When Derek Jeter started his website, The Players’ Tribune, he aimed to give professional athletes a voice that they may not have had before. It allows fans to bring themselves closer to the game and to the athletes in general. Having read a few of the posts on the website I saw what Jeter was trying to do, but none of the pieces moved me as much as Brandon Prust’s “Why We Fight.”
Prust, on the Montreal Canadiens, is known around the NHL as an “enforcer” who pesters the other team, and stands up for his teammates when players from other teams are going after them.
These players are sometimes referred to as “goons,” or “instigators” and some just consider them downright dirty. Sometimes, it does seem that way in the game. However, Prust provided an insight into the life of a fighter and enforcer that I don’t believe many people – myself included – fully understood. If you haven’t gotten a chance to read it, you should.
Prust didn’t start out as a fighter, but he realized he had to try to stand out in order to get noticed down in juniors because he wasn’t the most skilled scorer. He started hitting and checking as much as he could, but that ended up getting him into fights he couldn’t really compete in.
He turned to his teammate and friend Chris Bane, who started teaching him how to fight and sparred with him after practices. Prust didn’t fight because he wanted to fight. He fought in order to stand out and make himself a worthy member of his team. Despite his efforts, he was cut, but three games into the season, he was given an opportunity to show what he was made of, and was never sent down again.
As Prust made his way up the ranks of the hockey world, he continued to create the image of himself as a tough guy and an “enforcer,” and he has made a career out of it. The reason he was signed to a four-year, 10 million dollar contract by the Montreal Canadiens back in 2012 is the same reason that many teams sign players like Prust: to keep their teams and the game of hockey safe.
Allowing players to stop in the midst of gameplay, drop their gloves and punch each other in the face seems a bit unnecessary and almost barbaric, but for players like Prust it serves a purpose. On the surface, it just seems like two guys that are really angry with each other, but Prust discusses the idea of strategy and build-up that leads to a fight.

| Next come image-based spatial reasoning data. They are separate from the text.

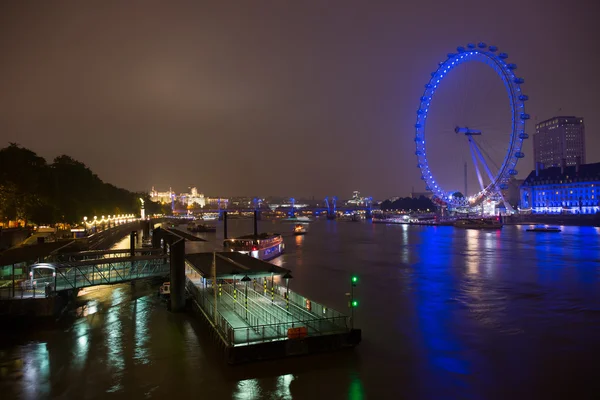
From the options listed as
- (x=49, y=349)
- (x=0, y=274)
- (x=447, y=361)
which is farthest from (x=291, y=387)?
(x=0, y=274)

He talks about how it can swing momentum in your team’s favor, or send a message to opponents. Prust makes a point that one rarely fights for fighting’s sake, and I think lots of people who look at hockey from the outside don’t realize that.
I also gained a newfound respect for Prust after he discussed an incident that occurred in last year’s Eastern Conference Final. The Rangers, Prust’s former team, played against his Canadiens in the ECF, and the Rangers were leading 2-0. Prust knew he needed to make a big hit or get under the skin of Rangers’ goaltender Henrik Lundqvist in order to change the course of the series for his team. He didn’t know how he could do that when most of the players on the team were his former teammates and friend. Eventually, he ended up catching Rangers’ center Derek Stepan going up the ice and leveled him, breaking his jaw.
When it happened, it appeared Prust didn’t seem to care. Not knowing the back story, it looked like Prust just wanted to injure anyone to make a point for his team, which made me lose a great deal of respect for him.
I felt that his hug with Stepan at the end of the series on the handshake line wasn’t genuine at all and that he did it just to save face. After reading his take on it however, I completely changed my mind. Prust talked about how he texted Stepan immediately after the game to see how he was and that Stepan understood he wasn’t trying to injure him at all; he was just trying to do his job as the enforcer of the Montreal Canadiens.
Reading that, it made me completely change my outlook on Prust, a player who I used to love watching when he played for the Rangers. When a player like Prust isn’t on your side, he appears to be a thug and a ruthless animal only looking to injure your team’s players. But in reality, these players are making their living by sticking up for their teammates and playing a pivotal role in momentum shifts throughout a game.
As Prust says, “That’s hockey, man. We wouldn’t have it any other way.”